Abschied von einem Filmland

Belastbar sei der Rezensent, duldsam und gerecht. Blind und taub ist man geneigt hinzuzufügen, nur um der niederschmetternden Staubigkeit dieses Films zu entkommen. Höflich ausgedrückt: KUSSWECHSEL ist nicht mehr als zu vernachlässigendes Kino aus der Mottenkiste. Undiplomatischer: KUSSWECHSEL ist ein peinliches Machwerk für all jene, die es in jeder Hinsicht gestrig mögen. Man ist nach knapp zwei Stunden regelrecht erschlagen von der Tumbheit, von diesem geradezu reaktionären Frauenbild und der hirn- und ironiefreien Karikatur des gemeinen Mannes. Klar, man könnte Filme wie diesen einfach so durchwinken – wären nicht ein paar Millionen Italiener ins Kino gerannt.

Überhaupt Italien – als Filmland Geschichte, auch weil vorbei und so, aber die Figuren in diesem hanebüchen auf der Klaviatur der Banalität klimpernden Streifen chargieren von der Leinwand, als kämen sie eben nicht aus diesem an sich schönen Land, als hätte es die alten Meister nie gegeben, von Pasta, Roma und Cappuccino mal ganz zu schweigen. Es ist ein regelrecht kulturloser Film geworden, und so gibt sich dessen Personal: Pausenlos wird gebrüllt, jeder müde Scherz erbarmungslos angekündigt und die Lachanleitung gleich hinterhergeschoben, und immerzu wird mit den Augen gerollt, mit den Armen gefuchtelt und von Amore gesabbelt.

Es geht einmal mehr um die Differenzen zwischen Mann und Frau, zwei Wesen aus dem Fabelreich, die nicht füreinander gemacht scheinen. Und so nutzt Anna die Gunst der Stunde, um aus ihrem Ehemann quasi post-traumatisch den Göttergatten zu backen, da dieser nach einem kleinen Chauvi-Unfall unter Amnesie leidet und nun mit Fußball, Kneipe und Machoallüren aufräumen soll: Essen kochen, Proust lesen, Mozart klimpern, leidenschaftlich lieben und Blusen bügeln sind nun angesagt. Witzig!

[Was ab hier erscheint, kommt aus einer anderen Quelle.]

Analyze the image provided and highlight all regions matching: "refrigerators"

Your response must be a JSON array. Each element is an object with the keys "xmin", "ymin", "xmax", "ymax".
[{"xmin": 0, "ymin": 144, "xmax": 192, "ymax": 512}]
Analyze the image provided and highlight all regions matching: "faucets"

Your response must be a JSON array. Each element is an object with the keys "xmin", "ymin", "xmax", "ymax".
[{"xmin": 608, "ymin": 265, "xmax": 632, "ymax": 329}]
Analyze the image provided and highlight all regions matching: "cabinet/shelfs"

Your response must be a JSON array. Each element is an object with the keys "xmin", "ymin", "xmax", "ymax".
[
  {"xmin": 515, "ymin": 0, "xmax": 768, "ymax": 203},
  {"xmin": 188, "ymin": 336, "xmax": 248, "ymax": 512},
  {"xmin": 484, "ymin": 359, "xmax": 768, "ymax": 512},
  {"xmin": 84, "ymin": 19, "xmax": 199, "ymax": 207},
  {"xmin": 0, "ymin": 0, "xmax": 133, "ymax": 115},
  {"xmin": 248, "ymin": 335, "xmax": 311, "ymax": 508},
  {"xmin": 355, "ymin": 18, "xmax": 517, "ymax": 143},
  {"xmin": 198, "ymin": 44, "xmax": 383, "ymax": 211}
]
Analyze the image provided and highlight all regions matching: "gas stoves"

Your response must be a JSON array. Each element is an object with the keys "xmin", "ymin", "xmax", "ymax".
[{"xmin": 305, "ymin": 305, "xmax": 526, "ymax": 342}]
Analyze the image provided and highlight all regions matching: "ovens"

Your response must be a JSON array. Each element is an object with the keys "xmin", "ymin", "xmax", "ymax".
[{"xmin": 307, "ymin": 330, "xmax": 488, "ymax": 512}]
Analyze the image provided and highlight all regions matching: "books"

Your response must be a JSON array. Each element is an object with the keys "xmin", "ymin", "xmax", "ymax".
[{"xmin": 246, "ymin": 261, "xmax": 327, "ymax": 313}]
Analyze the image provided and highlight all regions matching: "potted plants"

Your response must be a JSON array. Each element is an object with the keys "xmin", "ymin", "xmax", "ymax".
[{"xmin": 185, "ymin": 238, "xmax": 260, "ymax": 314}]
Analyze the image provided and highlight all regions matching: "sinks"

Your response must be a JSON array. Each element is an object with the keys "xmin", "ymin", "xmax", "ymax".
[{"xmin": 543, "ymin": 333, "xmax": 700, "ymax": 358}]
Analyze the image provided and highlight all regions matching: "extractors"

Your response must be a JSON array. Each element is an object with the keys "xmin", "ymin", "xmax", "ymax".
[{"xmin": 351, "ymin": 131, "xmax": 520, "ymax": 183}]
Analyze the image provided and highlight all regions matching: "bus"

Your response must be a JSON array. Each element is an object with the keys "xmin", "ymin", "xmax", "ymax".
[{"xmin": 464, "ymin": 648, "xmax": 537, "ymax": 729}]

Noch lustiger wird es, im Gewand einer knöcheltiefen Gefühlsattacke, als die schwerkranke Mutter eines Schönheitschirurgen nur den einen Wunsch hat, mit der Familie ihres Traumsohnes die letzten Tage zu verbringen. Blöd nur, daß Paolo längst von seiner Frau getrennt lebt. Deshalb also werden Fotos weggehangen, Urlaubsvideos nachgedreht, allerhand auf den Kopf gestellt – auch hier ist unbedingtes Bauchhalten gewollt.

Weil das Ganze an Piefigkeit noch nicht genug schien, dürfen weitere Vertreter des sich stark glaubenden Geschlechts auch noch Teil einer Beatles-Coverband sein. Wer deren Auftritt kurz vor Schluß nicht verpennt oder zum Wutkotzen im Bad ist, wird auch noch Zeuge einer brachialen Versöhnungsarie, die dennoch im Fazit gipfelt: Frauen sind eben doch dominante Monster und Männer schwanzgesteuerte Kindsköpfe. Schön, daß manches so einfach ist.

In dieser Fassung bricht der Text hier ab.